UMLS is utilized as the base for our automatic query expansion. UMLS constructs its knowledge structure by concepts. Metathesaurus is one part of the UMLS metadata structure in which synonymous terms are clustered into a concept. In order to facilitate users to get access to UMLS concepts, indexing systems are built up through which an input string can match up with corresponding concepts. In this experiment we use two kinds of indexing provided by UMLS Knowledge Source Server (UMLSKS) – a normalized string index and a normalized word index.

The normalization process involves breaking a string into its constituent words, lowercasing each word, converting each word to its uninflected form, and sorting the words in alphabetic order. Accordingly, the normalized string index connects the normalized form of a Metathesaurus string to all its related string, term, and concept identifiers. The normalized word index connects each individual normalized English word to all its related string, term, and concept identifiers. Finding concepts by normalized string method will normalize the input string to a set of string normalizations and then matched against the normalized forms found in normalized string index. This process will lead to a set of CUIs. Similarly, finding concepts by normalized word will normalize the input string to a set of string normalizations by splitting them on word boundaries. These words are then matched against the normalized forms found in the normalized word index for CUIs.

IR System

In this experiment, Lemur Toolkit (Croft et al., 2002) has been used to build experimental retrieval system. The Lemur Toolkit is an open-source toolkit designed to facilitate research in language modeling and information retrieval. It supports different automatic indexing strategies and a variety of retrieval models.

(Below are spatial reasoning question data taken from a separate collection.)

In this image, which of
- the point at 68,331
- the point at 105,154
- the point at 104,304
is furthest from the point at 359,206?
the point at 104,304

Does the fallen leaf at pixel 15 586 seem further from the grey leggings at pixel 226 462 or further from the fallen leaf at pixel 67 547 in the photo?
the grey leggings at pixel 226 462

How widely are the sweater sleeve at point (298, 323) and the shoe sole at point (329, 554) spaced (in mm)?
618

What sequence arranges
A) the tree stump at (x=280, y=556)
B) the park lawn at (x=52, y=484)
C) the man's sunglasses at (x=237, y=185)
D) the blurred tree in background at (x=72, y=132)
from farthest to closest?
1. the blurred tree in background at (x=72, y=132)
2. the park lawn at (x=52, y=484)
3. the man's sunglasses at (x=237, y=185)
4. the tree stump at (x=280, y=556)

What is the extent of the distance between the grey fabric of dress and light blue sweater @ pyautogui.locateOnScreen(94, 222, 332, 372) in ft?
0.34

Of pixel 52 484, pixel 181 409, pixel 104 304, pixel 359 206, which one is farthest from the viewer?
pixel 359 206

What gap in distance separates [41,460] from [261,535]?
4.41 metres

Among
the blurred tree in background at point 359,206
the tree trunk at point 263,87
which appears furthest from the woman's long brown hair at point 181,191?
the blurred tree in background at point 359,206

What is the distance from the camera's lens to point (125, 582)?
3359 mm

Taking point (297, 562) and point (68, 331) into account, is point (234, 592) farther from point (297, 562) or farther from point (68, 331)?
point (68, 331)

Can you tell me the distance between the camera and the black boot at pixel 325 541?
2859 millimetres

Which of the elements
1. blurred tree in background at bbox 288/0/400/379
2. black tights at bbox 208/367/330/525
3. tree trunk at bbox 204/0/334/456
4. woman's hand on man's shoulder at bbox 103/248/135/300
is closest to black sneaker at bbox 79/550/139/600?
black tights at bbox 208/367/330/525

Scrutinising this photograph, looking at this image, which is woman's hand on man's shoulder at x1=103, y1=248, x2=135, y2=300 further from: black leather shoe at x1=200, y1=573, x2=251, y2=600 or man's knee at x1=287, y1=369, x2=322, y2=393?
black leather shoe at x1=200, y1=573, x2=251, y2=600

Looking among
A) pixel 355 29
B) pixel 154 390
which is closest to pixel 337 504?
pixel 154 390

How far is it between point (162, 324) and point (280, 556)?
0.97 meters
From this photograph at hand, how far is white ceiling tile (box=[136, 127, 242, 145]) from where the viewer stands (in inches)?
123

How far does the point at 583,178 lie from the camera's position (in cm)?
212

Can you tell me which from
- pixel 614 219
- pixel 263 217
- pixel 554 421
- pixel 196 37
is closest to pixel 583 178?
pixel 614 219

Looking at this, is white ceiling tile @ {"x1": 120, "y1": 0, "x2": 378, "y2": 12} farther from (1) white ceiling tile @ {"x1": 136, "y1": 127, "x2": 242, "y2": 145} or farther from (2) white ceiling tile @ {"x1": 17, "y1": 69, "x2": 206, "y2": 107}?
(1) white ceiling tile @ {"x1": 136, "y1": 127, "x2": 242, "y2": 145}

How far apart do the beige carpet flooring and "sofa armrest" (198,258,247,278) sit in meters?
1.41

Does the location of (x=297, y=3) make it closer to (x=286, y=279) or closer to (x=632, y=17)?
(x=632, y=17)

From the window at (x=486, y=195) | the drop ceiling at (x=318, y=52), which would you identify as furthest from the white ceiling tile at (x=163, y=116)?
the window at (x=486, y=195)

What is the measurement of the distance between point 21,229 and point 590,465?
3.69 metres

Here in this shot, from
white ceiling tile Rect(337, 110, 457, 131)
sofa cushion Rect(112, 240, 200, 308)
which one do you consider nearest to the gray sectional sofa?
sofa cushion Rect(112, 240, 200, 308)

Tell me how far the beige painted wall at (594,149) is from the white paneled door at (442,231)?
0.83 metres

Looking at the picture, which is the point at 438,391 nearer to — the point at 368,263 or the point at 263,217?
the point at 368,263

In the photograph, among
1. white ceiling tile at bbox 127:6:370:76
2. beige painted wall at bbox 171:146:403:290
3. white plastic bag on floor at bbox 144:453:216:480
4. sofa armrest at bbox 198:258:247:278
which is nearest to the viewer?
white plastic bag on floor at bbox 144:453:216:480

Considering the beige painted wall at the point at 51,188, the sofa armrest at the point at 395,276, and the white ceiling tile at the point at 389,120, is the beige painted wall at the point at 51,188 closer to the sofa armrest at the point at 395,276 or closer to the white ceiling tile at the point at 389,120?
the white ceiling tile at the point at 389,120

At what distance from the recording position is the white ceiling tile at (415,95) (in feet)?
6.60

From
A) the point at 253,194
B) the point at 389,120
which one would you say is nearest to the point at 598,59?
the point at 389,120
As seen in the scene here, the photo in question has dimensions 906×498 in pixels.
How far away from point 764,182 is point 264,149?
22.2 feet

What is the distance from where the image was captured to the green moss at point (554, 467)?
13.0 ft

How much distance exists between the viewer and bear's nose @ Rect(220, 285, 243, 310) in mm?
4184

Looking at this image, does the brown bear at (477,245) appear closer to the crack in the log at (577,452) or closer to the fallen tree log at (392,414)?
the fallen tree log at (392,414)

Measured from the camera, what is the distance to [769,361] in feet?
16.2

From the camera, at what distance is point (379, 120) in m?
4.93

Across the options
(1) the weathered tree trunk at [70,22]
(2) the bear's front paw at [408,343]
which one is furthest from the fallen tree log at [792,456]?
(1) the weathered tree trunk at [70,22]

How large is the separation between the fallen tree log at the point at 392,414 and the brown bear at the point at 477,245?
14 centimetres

Our experiment program uses the UMLSKS web service API which provides developers with functions for retrieving Metathesaurus, Semantic Network, and SPECIALIST Lexicon data. In addition, for the Lemur indexing, we also 1) added a standard stoplist, 2) removed one-character words, and 3) used porter stemming.

Data Set

Test collection are from Medline plus. Three plain files store query description, document collection and relevant benchmark for queries respectively. There are totally 30 information needs in query description and each information need is described by a short paragraph of text (e.g. “the relationship of blood and cerebrospinal fluid oxygen concentrations or partial pressures. A method of interest is polarography.”). Document collection includes 1033 documents collected from Medline plus database.

Submitted Query

With respect to query formulation, five types of queries are submitted to experimental system: one serves as the baseline and the others are different expansion strategy designs we proposed for testing. We used two levels of expansion are technologies: concept and term level expansion. We also will test two relevant concept formulation strategies: finding concepts by normalized string and finding concepts by normalized word. As a result, there are four experiment designs:

  • Standard Baseline Query: The queries of baseline are keywords and phrases extracted from the query description by a domain knowledge expert. In this study we invited a biomedical PhD student for this work. The thirty baseline queries are attached in appendix in this paper.
  • String index with Concept expansion (SC): For each phrase and keyword in the baseline, concepts are extracted using normalized string method and then adding the returned concepts to the original query as new expanded query. This strategy is named SC for short.
  • String index with Term expansion (ST): For each phrase and keyword in the baseline, concepts are extracted using normalized string method and then adding the returned concepts as well as the terms clustered in corresponding concepts to the original query as new expanded query. This strategy is named ST for short.
  • Word index with Concept expansion (WC): For each phrase and keyword in the baseline, concepts are extracted using normalized word method and then adding the returned concepts to the original query as new expanded query. This strategy is named WC for short.
  • Word index with Term expansion (WT): For each phrase and keyword in the baseline, concepts are extracted using normalized word method and then adding the returned concepts as well as the terms clustered in corresponding concepts to the original query as new expanded query. This strategy is named WT for short.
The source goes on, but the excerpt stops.